Suriye'deki bu hızlı değişimden faydalanan tek ülkenin Türkiye olduğuna dikkat çeken Derar, “Ankara iyi komşuluk ilişkilerine yöneldiğinde rahatça girebilir. Ancak şimdi Suriyeli grupları kışkırtma yöntemiyle, gerekli olmayan bir şey yapıyor ve uluslararası toplumun Suriye'de olup bitenlere kayıtsız kalmasından faydalanıyor” şeklinde konuştu.

vfbg
Milli Savunma Bakanı Yaşar Güler, Türkiye-Suriye sınırındaki askeri birliklerden askerlerle birlikte. (Millî Savunma Bakanlığı)

Derar, ABD'nin Türkiye'nin Kürtlerin yoğunlukta olduğu ana omurgasını YPG’nin oluşturuğu Suriye Demokratik Güçleri’ne  yönelik politikasından memnun olmadığını düşünüyor. “ABD'den bu eylemin skandal ve kabul edilemez olduğuna dair özel sinyaller geliyor.
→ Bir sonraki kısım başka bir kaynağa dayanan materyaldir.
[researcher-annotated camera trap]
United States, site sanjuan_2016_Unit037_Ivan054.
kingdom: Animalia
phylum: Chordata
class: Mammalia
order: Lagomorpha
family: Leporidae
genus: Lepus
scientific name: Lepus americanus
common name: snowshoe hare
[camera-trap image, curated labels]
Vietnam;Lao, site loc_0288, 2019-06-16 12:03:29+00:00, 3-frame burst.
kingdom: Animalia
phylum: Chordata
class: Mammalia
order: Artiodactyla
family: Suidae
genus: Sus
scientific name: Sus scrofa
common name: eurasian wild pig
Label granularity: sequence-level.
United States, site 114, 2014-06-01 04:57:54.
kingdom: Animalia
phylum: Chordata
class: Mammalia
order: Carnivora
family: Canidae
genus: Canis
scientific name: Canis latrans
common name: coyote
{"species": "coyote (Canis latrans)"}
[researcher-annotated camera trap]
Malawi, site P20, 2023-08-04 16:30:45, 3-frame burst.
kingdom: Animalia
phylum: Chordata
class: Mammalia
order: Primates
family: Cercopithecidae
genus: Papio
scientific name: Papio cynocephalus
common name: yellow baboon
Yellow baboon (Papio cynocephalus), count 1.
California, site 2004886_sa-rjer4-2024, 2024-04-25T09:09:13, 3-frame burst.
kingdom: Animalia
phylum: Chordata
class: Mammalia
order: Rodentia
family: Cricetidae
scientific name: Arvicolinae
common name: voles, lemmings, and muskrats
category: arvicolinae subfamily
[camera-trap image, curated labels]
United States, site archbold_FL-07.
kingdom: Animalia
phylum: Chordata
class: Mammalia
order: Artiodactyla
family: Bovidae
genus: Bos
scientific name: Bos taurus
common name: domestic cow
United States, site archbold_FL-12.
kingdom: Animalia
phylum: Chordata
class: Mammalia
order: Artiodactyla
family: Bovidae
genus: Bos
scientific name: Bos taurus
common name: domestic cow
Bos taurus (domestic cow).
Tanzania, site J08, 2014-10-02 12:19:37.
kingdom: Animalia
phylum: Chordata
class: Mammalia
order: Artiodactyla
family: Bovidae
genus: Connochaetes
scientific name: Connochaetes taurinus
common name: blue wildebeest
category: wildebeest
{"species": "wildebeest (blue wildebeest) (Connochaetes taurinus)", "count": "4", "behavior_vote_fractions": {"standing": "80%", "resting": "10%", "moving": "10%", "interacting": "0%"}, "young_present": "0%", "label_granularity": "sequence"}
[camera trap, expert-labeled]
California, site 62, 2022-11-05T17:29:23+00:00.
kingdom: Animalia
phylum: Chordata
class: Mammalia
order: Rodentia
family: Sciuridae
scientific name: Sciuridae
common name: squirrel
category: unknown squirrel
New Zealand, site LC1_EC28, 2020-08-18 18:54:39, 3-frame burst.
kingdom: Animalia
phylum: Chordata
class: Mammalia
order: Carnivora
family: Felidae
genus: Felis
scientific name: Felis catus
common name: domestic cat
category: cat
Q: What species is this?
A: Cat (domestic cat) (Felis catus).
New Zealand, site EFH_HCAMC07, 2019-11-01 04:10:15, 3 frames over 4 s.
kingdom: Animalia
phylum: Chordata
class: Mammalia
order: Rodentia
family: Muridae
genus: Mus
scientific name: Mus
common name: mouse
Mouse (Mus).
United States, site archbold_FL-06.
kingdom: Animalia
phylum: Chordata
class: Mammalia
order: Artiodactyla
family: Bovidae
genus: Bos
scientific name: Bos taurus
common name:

Buna izin verilemez. Ancak Trump'ın Türkiye'yi övmesi, Erdoğan'ı akıllı ve anlayışlı olarak nitelemesi üzerine Erdoğan bu cesaretlendirme fırsatından yararlandı” ifadelerini kullanan Derar, SDK’nin Şam'daki yeni hükümetle iletişim kurmak üzere bir heyet oluşturduğunu açıkladı.

Derar, “Müzakereler, Suriye topraklarının birleştirilmesi, tüm Suriyelilerin geçiş aşamasına ilerlemesi ve sonraki hükümete katılımı yoluyla sonuca ulaşabiliriz” diye konuştu. Heyetin Suriye'nin başkentine gidişinin gecikmesini şu anda bölgede yaşanan savaşa ve Türkiye'nin artan tehditlerine bağlayan Derar, “Bu tehditler sona erdiğinde heyet Şam'a gitmeye hazır olacaktır” dedi.

Özerk Yönetim'in bir sonraki Suriye hükümetine ve geçiş dönemi faaliyetlerine katılmaya hazır olduğunu vurgulayan Derar sözlerini şöyle noktaladı: “SDG çözümden sonra Suriye ordusunun bir parçası olacak ve ulusal ordu kurulduğunda biz de onun bir parçası olacağız.”